Veuillez prendre note que ce texte ne tient pas compte du projet de loi numéro 56, intitulé Loi portant sur la réforme du droit de la famille et instituant le régime d’union parentale. Ce projet de loi vise à instituer l’union parentale uniquement pour les conjoints de fait qui sont parents d’un même enfant né ou adopté après l’entrée en vigueur de ce projet de loi, qui est prévu, si adopté comme tel, le 30 juin 2025.
Même si depuis cette époque la légalité de ces unions a été reconnue, le changement dans la population ne s’est pas opéré très rapidement. En 1981, seulement 8 % des couples étaient des conjoints de fait, alors que 92 % étaient mariés. Cependant, de 1981 à 2021, le nombre de couples en union libre a augmenté de 447 % au Québec, par opposition au nombre de mariages qui a diminué de 17 %.
Selon les dernières données de Statistique Canada de 2021, le Québec se démarque à travers le Canada et même dans le monde entier, quant au nombre de personnes vivant en union libre. Les conjoints de fait représenteraient 43 % des unions, comparativement à 23 % pour l’ensemble du pays. D’ailleurs, si l’on soustrait le Québec des données du Canada, ce pourcentage serait ramené à 17 % seulement.
Au Québec, les conjoints de fait ne se retrouvent pas dans les mêmes proportions selon leur groupe d’âge.
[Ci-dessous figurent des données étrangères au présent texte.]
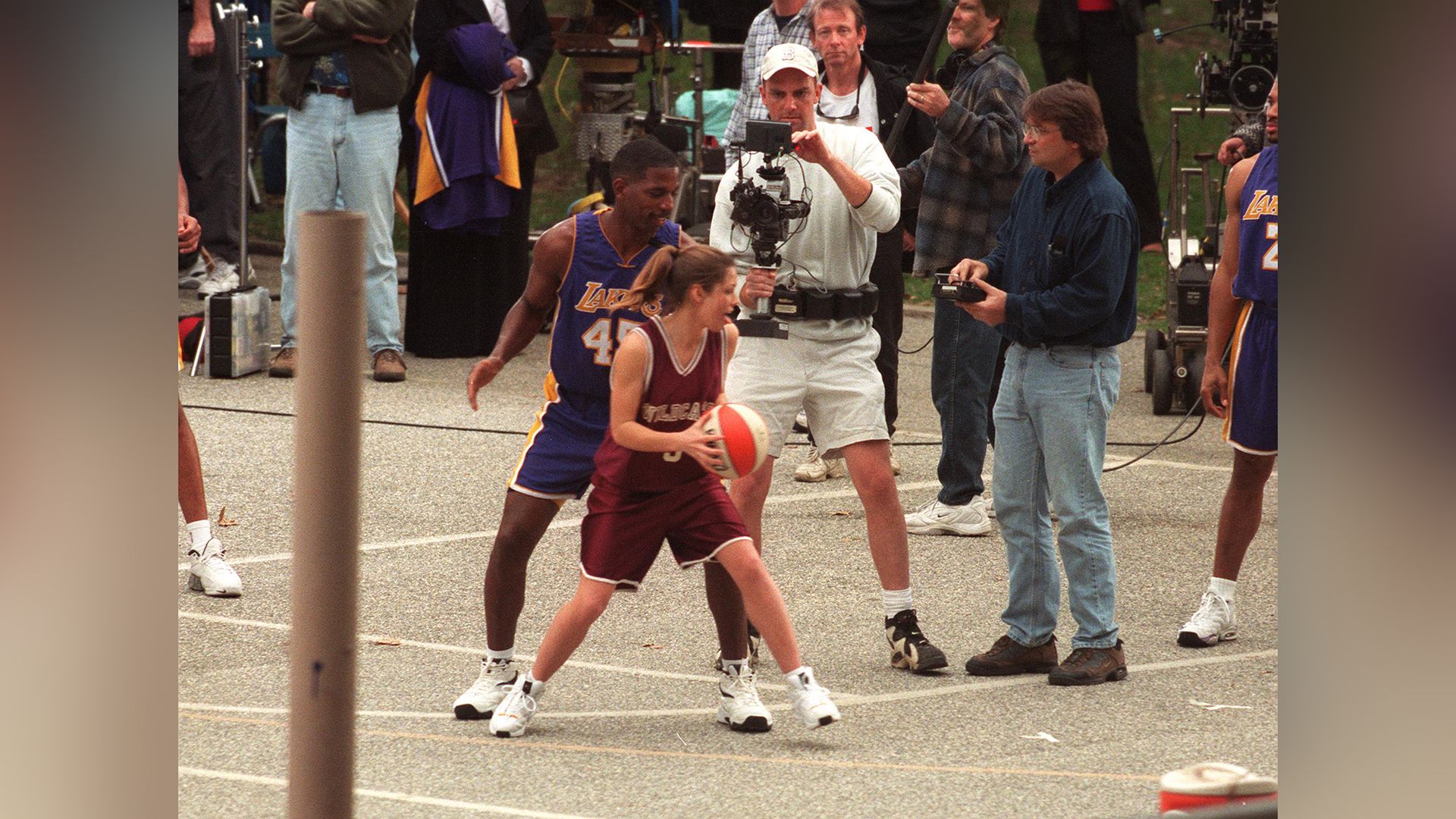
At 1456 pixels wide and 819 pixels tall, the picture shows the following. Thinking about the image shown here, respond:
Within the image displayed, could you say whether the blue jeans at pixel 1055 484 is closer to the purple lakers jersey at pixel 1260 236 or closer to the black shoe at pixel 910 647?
the black shoe at pixel 910 647

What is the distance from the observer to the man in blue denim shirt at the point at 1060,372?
5910 mm

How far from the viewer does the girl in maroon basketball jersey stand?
538 centimetres

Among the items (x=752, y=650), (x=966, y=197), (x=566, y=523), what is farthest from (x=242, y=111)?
(x=752, y=650)

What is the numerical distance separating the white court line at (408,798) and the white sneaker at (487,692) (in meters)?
0.70

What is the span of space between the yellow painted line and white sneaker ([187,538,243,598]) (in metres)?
1.32

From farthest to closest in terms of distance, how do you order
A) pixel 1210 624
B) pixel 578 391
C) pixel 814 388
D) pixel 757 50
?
pixel 757 50, pixel 1210 624, pixel 814 388, pixel 578 391

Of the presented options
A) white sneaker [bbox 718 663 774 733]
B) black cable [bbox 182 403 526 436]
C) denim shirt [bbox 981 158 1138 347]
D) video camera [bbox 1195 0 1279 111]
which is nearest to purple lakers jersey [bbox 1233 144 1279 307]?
denim shirt [bbox 981 158 1138 347]

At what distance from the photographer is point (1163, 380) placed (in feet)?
34.4

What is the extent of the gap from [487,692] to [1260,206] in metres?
3.08

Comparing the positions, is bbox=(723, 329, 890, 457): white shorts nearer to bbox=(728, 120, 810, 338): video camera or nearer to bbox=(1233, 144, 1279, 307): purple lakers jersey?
bbox=(728, 120, 810, 338): video camera

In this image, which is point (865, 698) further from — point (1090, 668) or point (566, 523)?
point (566, 523)
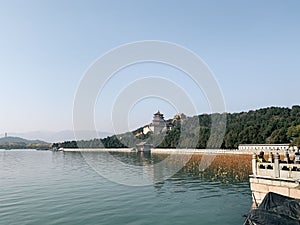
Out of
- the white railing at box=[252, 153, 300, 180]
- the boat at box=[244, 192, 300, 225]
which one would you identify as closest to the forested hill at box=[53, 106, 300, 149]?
the white railing at box=[252, 153, 300, 180]

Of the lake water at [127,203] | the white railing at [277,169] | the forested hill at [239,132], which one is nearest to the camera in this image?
the white railing at [277,169]

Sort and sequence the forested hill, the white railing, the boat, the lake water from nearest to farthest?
the boat < the white railing < the lake water < the forested hill

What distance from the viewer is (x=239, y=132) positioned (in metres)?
58.3

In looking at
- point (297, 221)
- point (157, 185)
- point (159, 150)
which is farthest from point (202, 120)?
point (297, 221)

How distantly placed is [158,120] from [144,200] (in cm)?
10686

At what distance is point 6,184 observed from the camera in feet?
75.7

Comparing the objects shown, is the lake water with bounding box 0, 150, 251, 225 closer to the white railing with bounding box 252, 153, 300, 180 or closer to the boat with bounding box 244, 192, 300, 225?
the white railing with bounding box 252, 153, 300, 180

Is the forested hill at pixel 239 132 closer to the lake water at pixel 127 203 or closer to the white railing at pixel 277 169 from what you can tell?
the lake water at pixel 127 203

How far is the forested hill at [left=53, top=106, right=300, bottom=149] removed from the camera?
50.5m

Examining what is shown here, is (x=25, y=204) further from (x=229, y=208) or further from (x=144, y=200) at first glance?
(x=229, y=208)

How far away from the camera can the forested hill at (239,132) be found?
50516 mm

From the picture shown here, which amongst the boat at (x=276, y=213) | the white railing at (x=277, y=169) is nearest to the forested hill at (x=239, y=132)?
the white railing at (x=277, y=169)

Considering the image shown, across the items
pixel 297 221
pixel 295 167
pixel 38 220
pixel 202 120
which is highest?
pixel 202 120

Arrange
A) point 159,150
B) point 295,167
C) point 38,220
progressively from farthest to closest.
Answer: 1. point 159,150
2. point 38,220
3. point 295,167
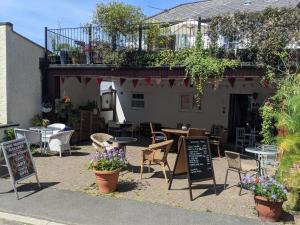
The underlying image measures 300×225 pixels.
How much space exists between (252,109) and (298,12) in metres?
6.81

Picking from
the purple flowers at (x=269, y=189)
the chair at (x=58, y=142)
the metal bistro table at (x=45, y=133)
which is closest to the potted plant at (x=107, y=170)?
the purple flowers at (x=269, y=189)

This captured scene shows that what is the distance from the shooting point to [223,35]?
450 inches

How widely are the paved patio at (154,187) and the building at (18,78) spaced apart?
2513 mm

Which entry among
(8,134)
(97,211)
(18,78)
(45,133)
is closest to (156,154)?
(97,211)

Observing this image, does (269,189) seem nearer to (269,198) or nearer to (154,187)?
(269,198)

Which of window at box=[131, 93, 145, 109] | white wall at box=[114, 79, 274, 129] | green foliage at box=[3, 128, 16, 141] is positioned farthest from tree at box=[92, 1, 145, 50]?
window at box=[131, 93, 145, 109]

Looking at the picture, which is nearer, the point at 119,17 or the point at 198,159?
the point at 198,159

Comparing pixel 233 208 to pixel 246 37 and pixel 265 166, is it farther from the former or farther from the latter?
pixel 246 37

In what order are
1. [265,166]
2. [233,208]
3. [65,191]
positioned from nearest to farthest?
[233,208] → [65,191] → [265,166]

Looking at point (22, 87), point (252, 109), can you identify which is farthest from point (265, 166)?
point (22, 87)

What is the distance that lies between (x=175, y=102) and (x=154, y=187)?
1027 cm

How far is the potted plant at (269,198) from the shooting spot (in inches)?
266

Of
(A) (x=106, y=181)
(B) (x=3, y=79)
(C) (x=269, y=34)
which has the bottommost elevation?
(A) (x=106, y=181)

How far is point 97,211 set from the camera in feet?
23.5
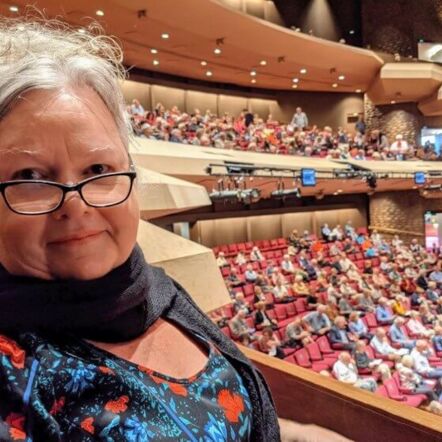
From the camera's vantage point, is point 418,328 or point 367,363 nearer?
point 367,363

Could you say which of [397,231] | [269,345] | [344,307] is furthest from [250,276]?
[397,231]

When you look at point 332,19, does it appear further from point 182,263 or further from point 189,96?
point 182,263

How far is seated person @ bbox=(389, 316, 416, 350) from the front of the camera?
6199 millimetres

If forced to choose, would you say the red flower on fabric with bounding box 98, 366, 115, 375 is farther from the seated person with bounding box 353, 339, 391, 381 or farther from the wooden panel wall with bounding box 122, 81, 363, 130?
the wooden panel wall with bounding box 122, 81, 363, 130

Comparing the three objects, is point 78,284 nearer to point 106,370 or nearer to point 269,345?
point 106,370

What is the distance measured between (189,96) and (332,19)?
632 centimetres

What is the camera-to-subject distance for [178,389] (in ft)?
1.91

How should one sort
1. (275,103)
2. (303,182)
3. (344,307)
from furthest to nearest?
(275,103)
(303,182)
(344,307)

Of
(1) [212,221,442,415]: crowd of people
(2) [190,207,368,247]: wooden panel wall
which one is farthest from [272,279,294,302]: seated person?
(2) [190,207,368,247]: wooden panel wall

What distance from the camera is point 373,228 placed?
16469 millimetres

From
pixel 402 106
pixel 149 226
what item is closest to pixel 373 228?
pixel 402 106

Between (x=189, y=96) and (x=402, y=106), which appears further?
(x=402, y=106)

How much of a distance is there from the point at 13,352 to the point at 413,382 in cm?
523

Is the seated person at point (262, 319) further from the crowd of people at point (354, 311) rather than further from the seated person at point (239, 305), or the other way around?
the seated person at point (239, 305)
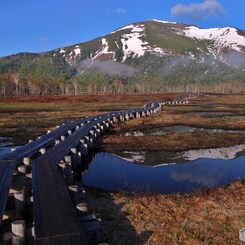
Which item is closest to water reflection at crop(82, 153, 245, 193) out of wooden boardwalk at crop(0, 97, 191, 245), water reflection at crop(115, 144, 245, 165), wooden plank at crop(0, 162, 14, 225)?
water reflection at crop(115, 144, 245, 165)

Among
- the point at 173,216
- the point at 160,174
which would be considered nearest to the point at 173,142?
the point at 160,174

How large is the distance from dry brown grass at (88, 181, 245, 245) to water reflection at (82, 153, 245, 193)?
2.00 meters

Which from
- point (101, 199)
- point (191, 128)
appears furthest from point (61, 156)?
point (191, 128)

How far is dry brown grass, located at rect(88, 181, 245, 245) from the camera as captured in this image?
380 inches

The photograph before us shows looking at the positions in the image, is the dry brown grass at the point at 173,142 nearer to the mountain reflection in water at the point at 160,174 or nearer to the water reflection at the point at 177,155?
the water reflection at the point at 177,155

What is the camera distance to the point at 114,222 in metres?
10.7

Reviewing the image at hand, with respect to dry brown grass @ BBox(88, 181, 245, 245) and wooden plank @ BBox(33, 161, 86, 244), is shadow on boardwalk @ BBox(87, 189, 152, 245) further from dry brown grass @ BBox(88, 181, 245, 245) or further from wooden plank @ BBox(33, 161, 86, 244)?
wooden plank @ BBox(33, 161, 86, 244)

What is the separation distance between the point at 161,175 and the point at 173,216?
22.4ft

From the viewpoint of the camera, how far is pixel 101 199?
13.1m

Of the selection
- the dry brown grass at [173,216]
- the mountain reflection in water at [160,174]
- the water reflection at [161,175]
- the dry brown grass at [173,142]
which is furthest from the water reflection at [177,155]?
the dry brown grass at [173,216]

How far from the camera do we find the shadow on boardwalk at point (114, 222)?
9578mm

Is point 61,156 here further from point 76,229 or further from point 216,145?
point 216,145

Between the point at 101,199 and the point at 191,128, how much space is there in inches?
985

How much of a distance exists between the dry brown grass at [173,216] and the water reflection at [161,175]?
6.56ft
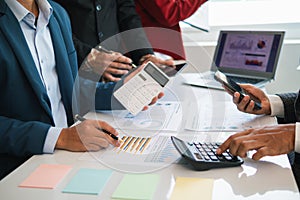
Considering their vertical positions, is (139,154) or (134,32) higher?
(134,32)

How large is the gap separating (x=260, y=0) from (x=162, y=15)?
792 millimetres

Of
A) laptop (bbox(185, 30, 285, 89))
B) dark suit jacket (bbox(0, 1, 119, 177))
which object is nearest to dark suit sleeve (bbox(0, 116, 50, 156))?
dark suit jacket (bbox(0, 1, 119, 177))

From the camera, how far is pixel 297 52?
2.14 meters

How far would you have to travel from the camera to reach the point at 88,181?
0.85m

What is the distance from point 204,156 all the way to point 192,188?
0.39 feet

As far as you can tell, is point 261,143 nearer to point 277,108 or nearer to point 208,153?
point 208,153

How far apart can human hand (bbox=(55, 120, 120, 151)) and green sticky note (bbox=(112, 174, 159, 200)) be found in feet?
0.56

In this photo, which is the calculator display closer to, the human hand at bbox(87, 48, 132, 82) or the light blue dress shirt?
the human hand at bbox(87, 48, 132, 82)

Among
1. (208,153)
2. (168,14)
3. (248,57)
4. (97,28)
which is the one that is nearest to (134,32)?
(97,28)

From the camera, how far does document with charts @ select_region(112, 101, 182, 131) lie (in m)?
1.17

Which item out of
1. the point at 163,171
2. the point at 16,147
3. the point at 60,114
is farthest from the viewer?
the point at 60,114

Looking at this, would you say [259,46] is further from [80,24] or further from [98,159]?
[98,159]

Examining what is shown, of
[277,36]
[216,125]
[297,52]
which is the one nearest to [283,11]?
[297,52]

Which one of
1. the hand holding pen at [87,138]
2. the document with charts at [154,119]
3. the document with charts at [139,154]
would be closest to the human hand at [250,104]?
the document with charts at [154,119]
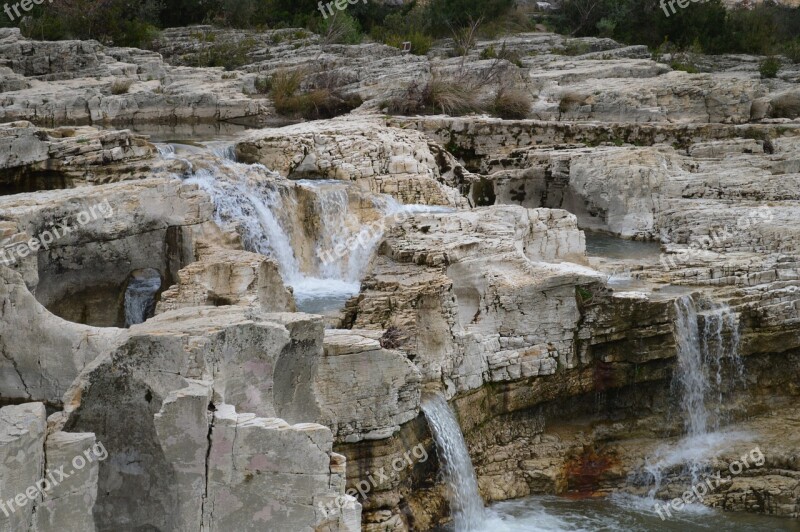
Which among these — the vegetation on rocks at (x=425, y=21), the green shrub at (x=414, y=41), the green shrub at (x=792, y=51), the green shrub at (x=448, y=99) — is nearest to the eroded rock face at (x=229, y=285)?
the green shrub at (x=448, y=99)

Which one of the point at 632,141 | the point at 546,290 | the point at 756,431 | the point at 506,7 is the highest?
the point at 506,7

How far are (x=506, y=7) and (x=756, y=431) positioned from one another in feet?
73.6

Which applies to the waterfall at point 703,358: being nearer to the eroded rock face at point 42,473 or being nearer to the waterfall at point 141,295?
the waterfall at point 141,295

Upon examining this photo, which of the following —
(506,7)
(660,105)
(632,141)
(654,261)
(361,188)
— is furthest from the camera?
(506,7)

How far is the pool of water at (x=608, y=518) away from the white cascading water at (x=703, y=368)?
1.12 metres

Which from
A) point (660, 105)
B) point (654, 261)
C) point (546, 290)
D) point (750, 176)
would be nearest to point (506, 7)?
point (660, 105)

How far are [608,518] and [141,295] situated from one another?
6844 mm

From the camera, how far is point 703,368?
16203 mm

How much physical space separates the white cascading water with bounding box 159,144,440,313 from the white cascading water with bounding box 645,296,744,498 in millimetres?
4582

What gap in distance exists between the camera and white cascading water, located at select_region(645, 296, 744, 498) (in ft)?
52.2

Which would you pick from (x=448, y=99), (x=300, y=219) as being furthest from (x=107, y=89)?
(x=300, y=219)

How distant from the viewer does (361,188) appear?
18.9 metres

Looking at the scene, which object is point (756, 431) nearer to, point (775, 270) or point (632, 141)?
point (775, 270)

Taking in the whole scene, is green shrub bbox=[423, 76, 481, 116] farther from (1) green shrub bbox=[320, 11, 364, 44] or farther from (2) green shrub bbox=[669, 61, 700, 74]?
(2) green shrub bbox=[669, 61, 700, 74]
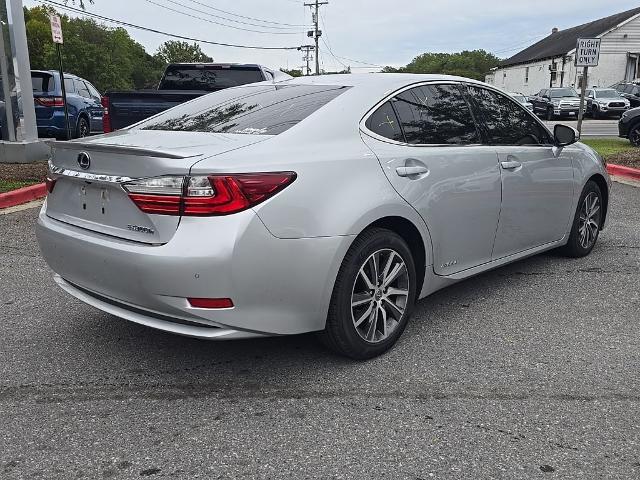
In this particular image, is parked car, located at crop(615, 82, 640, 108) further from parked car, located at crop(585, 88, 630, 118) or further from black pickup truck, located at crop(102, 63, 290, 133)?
black pickup truck, located at crop(102, 63, 290, 133)

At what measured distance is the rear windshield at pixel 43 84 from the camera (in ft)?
45.5

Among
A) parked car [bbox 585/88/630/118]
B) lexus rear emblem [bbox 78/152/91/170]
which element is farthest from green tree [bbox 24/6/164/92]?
lexus rear emblem [bbox 78/152/91/170]

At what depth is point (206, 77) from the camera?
10.7 metres

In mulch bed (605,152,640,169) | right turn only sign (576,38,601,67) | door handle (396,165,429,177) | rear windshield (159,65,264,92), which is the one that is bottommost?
mulch bed (605,152,640,169)

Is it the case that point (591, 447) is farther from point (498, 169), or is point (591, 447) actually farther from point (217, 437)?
point (498, 169)

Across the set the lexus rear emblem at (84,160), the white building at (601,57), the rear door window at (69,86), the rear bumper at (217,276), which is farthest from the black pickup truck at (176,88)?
the white building at (601,57)

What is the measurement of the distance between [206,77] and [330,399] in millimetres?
8693

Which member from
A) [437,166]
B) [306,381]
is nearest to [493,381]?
[306,381]

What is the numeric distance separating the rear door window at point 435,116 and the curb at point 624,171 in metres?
7.79

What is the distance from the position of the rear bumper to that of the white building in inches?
1656

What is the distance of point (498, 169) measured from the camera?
4.23m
Pour les jeunes adultes de 20 à 24 ans, ils représentent 79 % des personnes vivant en couple alors que pour les personnes âgées de 55 à 69 ans, ils sont au nombre de 16 %.
Il va sans dire que la tendance ne devrait pas diminuer dans les années à venir.
Il semblerait cependant que plusieurs personnes vivant en union libre présument qu’après un certain temps, ils ont les mêmes droits et obligations que les gens mariés. Cette croyance provient notamment du fait que différentes lois sociales reconnaissent les conjoints de fait, selon les définitions qui se retrouvent dans celle-ci1.
1 Tel est le cas notamment de la Loi sur les impôts (RLRQ, c. I-3), la Loi sur les régimes complémentaires de retraite (RLRQ, c. R-15.1) la Loi sur le régime de rentes du Québec (RLRQ, c. R-9) etc. De plus, la Loi d’interprétation (RLRQ c. I-16) prévoit à son article 61.1 la définition de conjoints : « Sont des conjoints les personnes liées par un mariage ou une union civile. Sont assimilés à des conjoints, à moins que le contexte ne s’y oppose, les conjoints de fait. »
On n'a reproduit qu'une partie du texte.